## BEGIN RECORDS FOR PROCESSING
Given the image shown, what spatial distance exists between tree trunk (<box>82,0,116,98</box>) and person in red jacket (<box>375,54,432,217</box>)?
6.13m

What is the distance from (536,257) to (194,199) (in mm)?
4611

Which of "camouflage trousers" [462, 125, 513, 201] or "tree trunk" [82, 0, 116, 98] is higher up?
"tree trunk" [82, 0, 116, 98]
## END RECORDS FOR PROCESSING
### TASK TO COMPLETE
Rewrite the material above as a numbered list, one line per item, leaving out the blank lines.

### TASK RESULT
1. Given the image shown, what spatial distance exists between tree trunk (<box>82,0,116,98</box>) and person in red jacket (<box>375,54,432,217</box>)?
2. 6.13m
3. What is the distance from (536,257) to (194,199) (in mm)?
4. 4611
5. Which of "camouflage trousers" [462, 125, 513, 201] or "tree trunk" [82, 0, 116, 98] is higher up?
6. "tree trunk" [82, 0, 116, 98]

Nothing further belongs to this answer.